Factors Discouraging Traditional Hedge Funds from Crypto Investments:

Hedge funds that have avoided trading in crypto-assets mentioned several factors deterring them, including the lack of clear guidance from regulators and tax authorities, reputational risks associated with the crypto industry, and unreliable data. These concerns have led to a cautious approach among hedge funds not yet involved in the crypto market, with more than half of respondents waiting for further regulatory updates before considering investments.

Preferred Crypto Assets and Investment Strategies:

Hedge funds invested in crypto-assets primarily focus on Bitcoin and Ethereum (Ether). Among the various hedge fund strategies, the most common ones investing in crypto assets are multi-strategy (41%), systematic (29%), macro (12%), and equity (12%).

Future Investment Outlook:

While approximately 50% of hedge funds currently trading in crypto express intentions to increase their investments, the report emphasizes that crypto assets still constitute a relatively small portion, accounting for only 2% of assets under management. The cautious approach of hedge funds underscores the need for more regulatory clarity and industry stability to instill confidence and encourage greater participation.
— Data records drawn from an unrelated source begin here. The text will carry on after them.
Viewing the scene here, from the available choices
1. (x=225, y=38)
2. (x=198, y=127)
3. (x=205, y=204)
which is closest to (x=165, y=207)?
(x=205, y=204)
The survey findings highlight a decline in traditional hedge funds’ investments in crypto assets, primarily driven by increased uncertainty over U.S. regulation and the fallout from last year’s market events. Concerns surrounding reputational risks, regulatory guidance, and data reliability have deterred hedge funds from entering the crypto market. However, for those already involved, the intention to increase investments indicates a cautious yet growing interest. As the industry continues to grapple with challenges and addresses shortcomings in risk management and compliance, greater regulatory clarity and stability will be pivotal for wider adoption of crypto assets by traditional hedge funds.